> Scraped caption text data

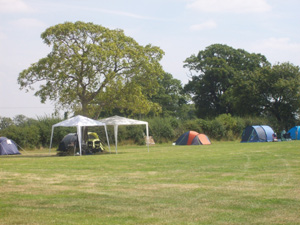 White Pump Farm Photo Gallery - Camping and Caravanning in the Staffordshire Countryside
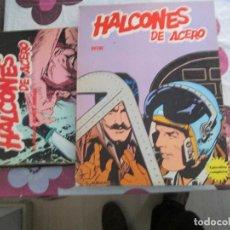 Cómics: HALCONES DE ACERO 6 TOMOS COMPLETA. Lote 136671958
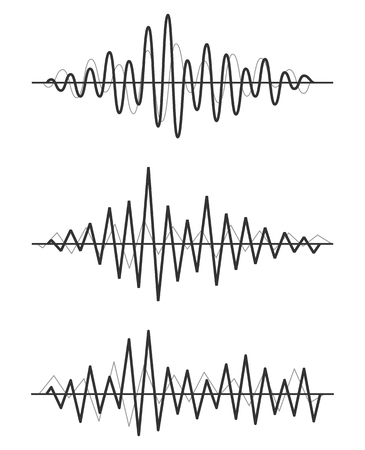 sonic: Vector sound waves set. Audio Player. Audio equalizer technology, pulse musical. Vector illustration.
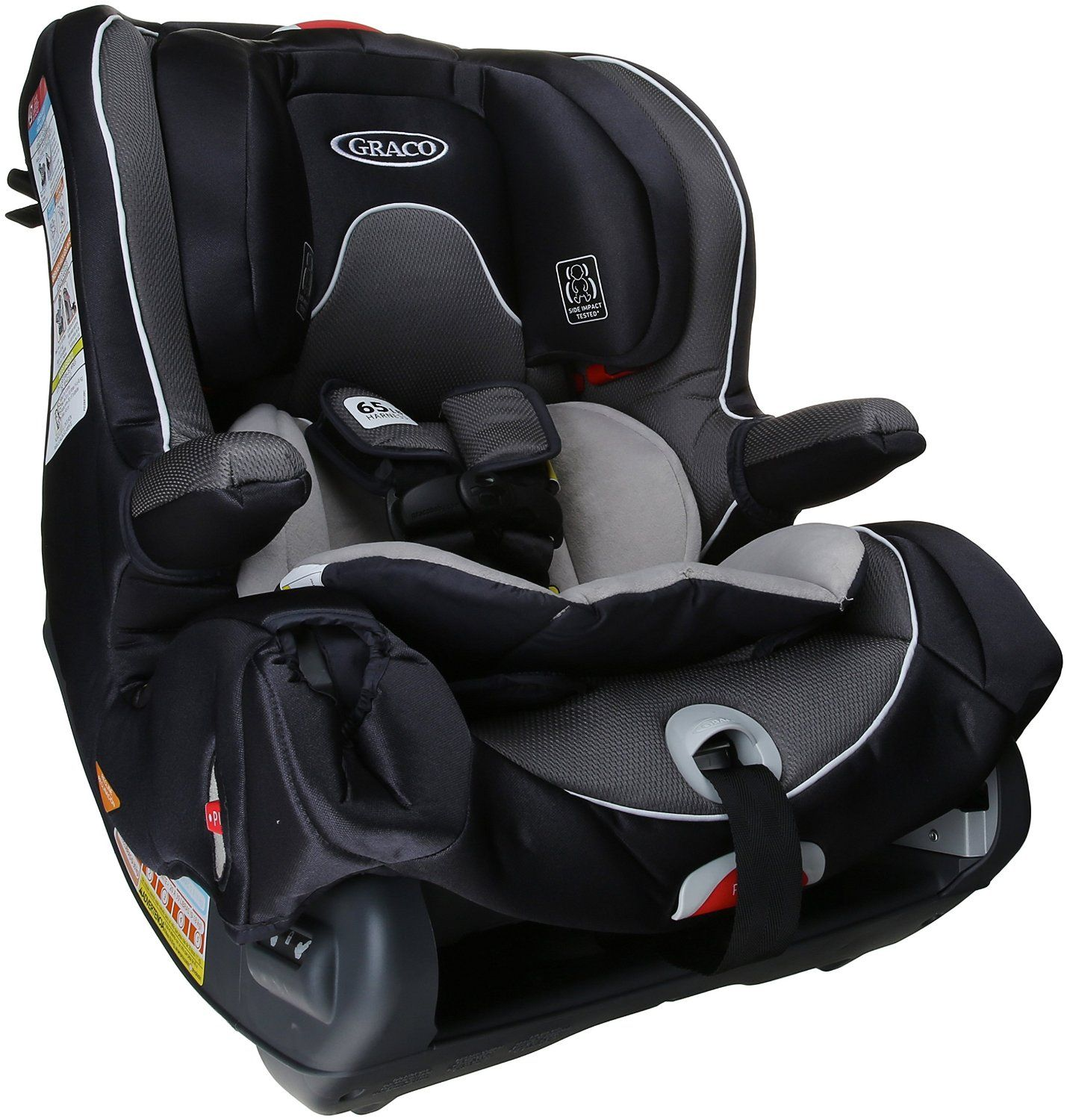 Graco SmartSeat AllinOne Car Seat Convertible Car Seat
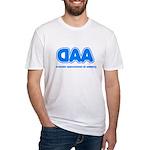 Dyslexia Association Fitted T-Shirt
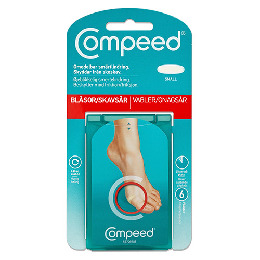 Compeed vabel plaster small 6 stk.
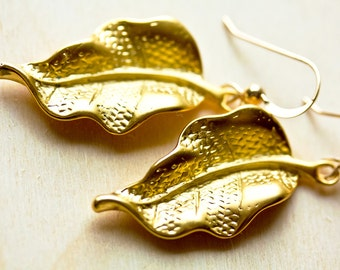 Sweet Natural Leaf 18k Gold Vermeil Earrings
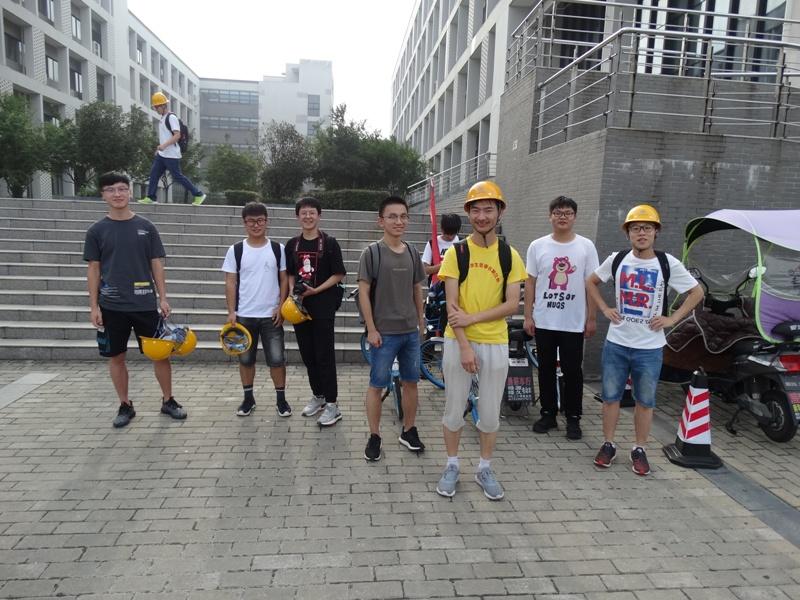 Студенческая практика Аньхойский университет,Хэфэй,Китай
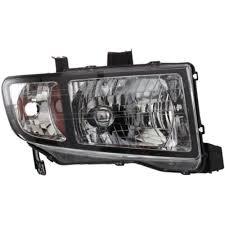 honda ridgeline headlight assembly at auto parts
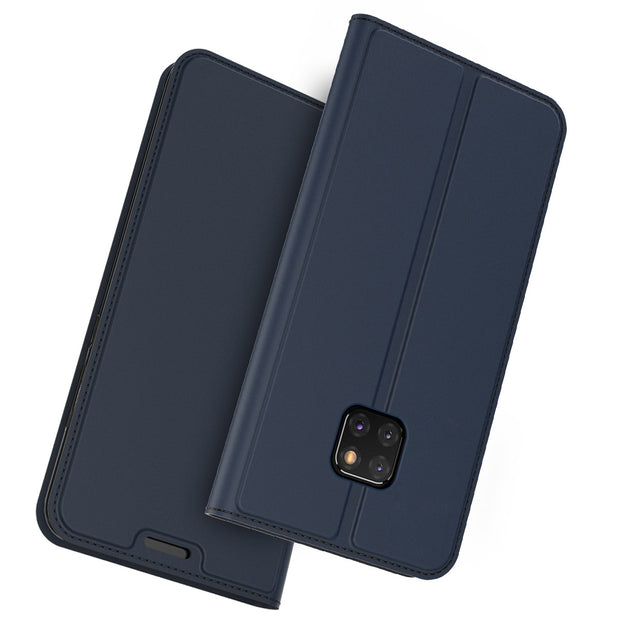 For Huawei Mate 20 Pro Case PU Leather Ultra Thin Flip Protective Cover With Card Slot Stand Function For Huawei Mate 20 Pro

> Problem description
Leave the pictures out and return each entry exactly.

> Exercise answer
 White Pump Farm Photo Gallery - Camping and Caravanning in the Staffordshire Countryside
 Cómics: HALCONES DE ACERO 6 TOMOS COMPLETA. Lote 136671958
 sonic: Vector sound waves set. Audio Player. Audio equalizer technology, pulse musical. Vector illustration.
 Graco SmartSeat AllinOne Car Seat Convertible Car Seat
 Dyslexia Association Fitted T-Shirt
 Compeed vabel plaster small 6 stk.
 Sweet Natural Leaf 18k Gold Vermeil Earrings
 Студенческая практика Аньхойский университет,Хэфэй,Китай
 honda ridgeline headlight assembly at auto parts
 For Huawei Mate 20 Pro Case PU Leather Ultra Thin Flip Protective Cover With Card Slot Stand Function For Huawei Mate 20 Pro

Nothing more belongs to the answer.